Masa berkabung bagi perempuan yang ditinggal mati suaminya adalah empat bulan sepuluh hari, berdasarkan firman Allah Subhanahu wa Ta’ala,
“Orang-orang yang meninggal dunia di antaramu dengan meninggalkan isteri-isteri (hendaklah para isteri itu) menangguhkan dirinya (ber`iddah) empat bulan sepuluh hari.” (QS. Al-Baqarah: 234)

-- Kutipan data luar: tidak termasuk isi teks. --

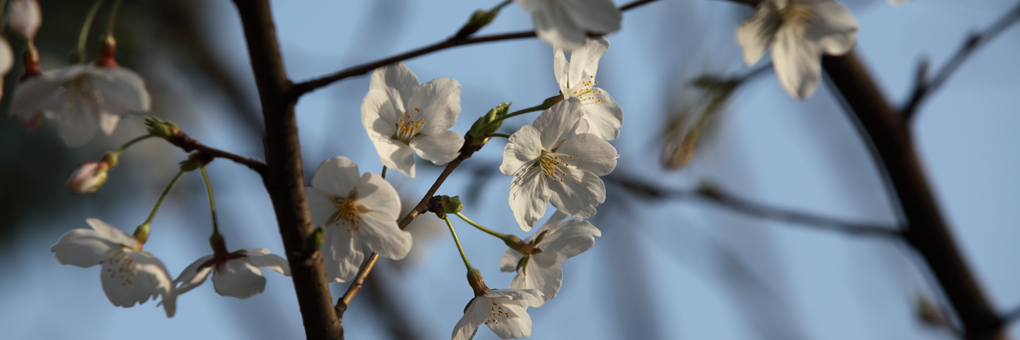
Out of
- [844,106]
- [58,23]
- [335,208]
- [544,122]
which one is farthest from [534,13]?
[58,23]

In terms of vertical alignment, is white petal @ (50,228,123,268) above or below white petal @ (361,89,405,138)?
below

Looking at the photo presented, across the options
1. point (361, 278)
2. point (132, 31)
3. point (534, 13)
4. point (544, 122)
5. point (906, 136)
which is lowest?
point (132, 31)

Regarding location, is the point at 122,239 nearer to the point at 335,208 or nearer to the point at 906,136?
the point at 335,208

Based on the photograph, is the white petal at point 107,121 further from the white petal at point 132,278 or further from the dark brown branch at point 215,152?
the white petal at point 132,278

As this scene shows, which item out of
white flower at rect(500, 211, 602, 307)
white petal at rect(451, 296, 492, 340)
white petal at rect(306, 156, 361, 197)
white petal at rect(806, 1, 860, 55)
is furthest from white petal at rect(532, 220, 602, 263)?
white petal at rect(806, 1, 860, 55)

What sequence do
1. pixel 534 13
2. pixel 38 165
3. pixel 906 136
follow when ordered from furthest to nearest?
pixel 38 165, pixel 906 136, pixel 534 13

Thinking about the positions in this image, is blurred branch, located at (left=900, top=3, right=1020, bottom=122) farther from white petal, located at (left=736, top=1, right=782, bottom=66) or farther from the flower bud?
the flower bud

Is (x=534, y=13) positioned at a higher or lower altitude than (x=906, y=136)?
higher
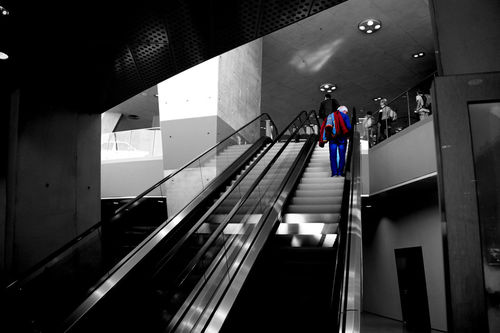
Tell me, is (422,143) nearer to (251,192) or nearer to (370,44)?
(251,192)

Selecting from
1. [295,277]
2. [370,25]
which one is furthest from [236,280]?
[370,25]

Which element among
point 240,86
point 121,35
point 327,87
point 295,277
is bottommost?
point 295,277

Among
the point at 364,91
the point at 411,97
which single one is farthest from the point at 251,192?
the point at 364,91

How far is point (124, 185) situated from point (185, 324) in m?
8.99

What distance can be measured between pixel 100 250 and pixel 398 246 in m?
8.29

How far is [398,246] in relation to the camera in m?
10.9

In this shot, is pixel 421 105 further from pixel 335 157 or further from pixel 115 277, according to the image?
pixel 115 277

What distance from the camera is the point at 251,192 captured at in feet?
19.6

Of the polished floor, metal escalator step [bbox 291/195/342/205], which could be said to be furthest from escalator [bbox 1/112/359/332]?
the polished floor

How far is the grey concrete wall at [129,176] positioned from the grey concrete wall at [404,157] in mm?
6271

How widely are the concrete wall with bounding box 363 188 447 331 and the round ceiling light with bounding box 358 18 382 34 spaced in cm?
543

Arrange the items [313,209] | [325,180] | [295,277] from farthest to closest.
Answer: [325,180]
[313,209]
[295,277]

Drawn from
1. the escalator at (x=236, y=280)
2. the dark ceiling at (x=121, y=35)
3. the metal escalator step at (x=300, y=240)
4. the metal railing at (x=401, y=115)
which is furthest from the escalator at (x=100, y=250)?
the metal railing at (x=401, y=115)

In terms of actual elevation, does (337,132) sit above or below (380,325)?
above
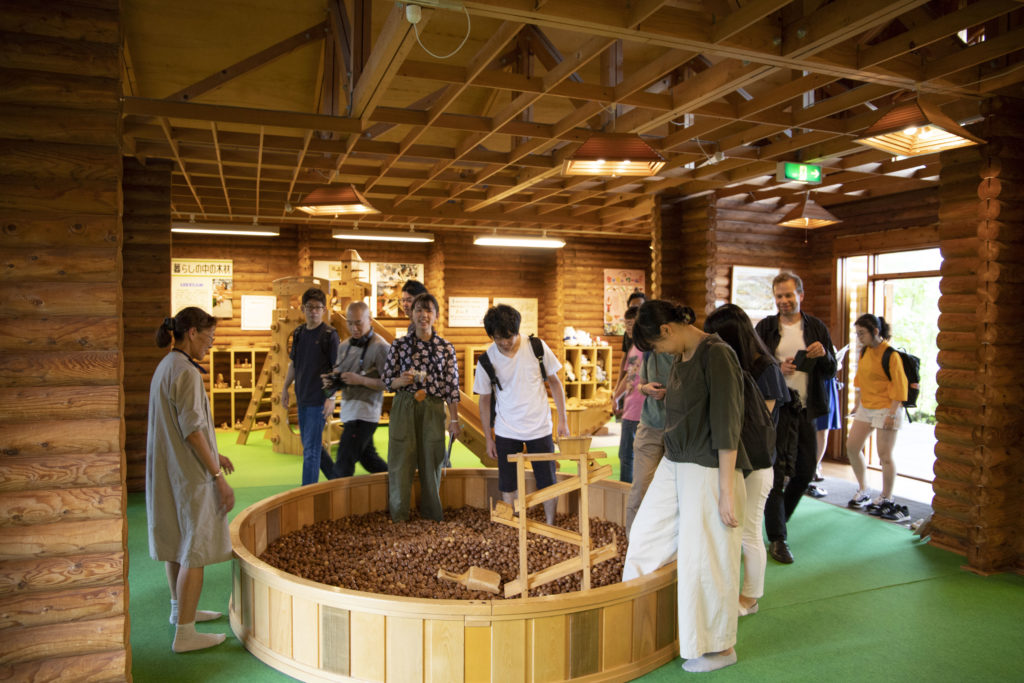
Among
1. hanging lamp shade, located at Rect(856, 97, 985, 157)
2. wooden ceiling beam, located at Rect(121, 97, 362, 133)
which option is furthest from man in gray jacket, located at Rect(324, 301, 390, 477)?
hanging lamp shade, located at Rect(856, 97, 985, 157)

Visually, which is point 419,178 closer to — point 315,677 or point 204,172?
point 204,172

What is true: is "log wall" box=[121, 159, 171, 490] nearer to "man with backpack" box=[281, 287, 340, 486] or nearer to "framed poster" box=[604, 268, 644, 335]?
"man with backpack" box=[281, 287, 340, 486]

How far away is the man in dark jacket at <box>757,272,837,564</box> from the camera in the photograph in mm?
5102

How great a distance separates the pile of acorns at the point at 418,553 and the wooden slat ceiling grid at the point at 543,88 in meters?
3.18

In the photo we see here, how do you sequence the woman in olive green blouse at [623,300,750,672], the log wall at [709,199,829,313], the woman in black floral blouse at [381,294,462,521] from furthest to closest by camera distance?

Dan berdasarkan sabda Nabi Shallallahu ‘Alaihi wa Sallam,
“Tidaklah (halal) seorang perempuan berkabung atas jenazah melebihi tiga hari kecuali untuk suaminya yaitu empat bulan sepuluh hari.” (Muttafaq ‘Alaih)
Hukum ini berlaku bagi istri yang tidak hamil. Istri yang hamil harus menjalani iddah dan berkabung atas kematian suaminya hingga melahirkan. Jika telah melahirkan, maka ia telah keluar dari masa iddah dan berkabung meskipun jaraknya tidak lama dari waktu kematian suaminya. Hal ini berdasarkan firman Allah ‘Azza wa Jalla,
“Dan perempuan-perempuan yang hamil, waktu iddah mereka itu ialah sampai mereka melahirkan kandungannya.” (QS. Ath-Thalaaq: 4)
Sementara dalam ash-Shahihain,
“Diriwayatkan bahwa Nabi Shallallahu ‘Alahi wa Sallam memfatwakan kepada Subai’ah al-Aslamiyah ketika ia melahirkan setelah kematian suaminya bahwa ia telah keluar dari masa ‘iddah.”
Wabillahittaufiq, wa Shallallahu `ala Nabiyyina Muhammad wa Alihi wa Shahbihi wa Sallam.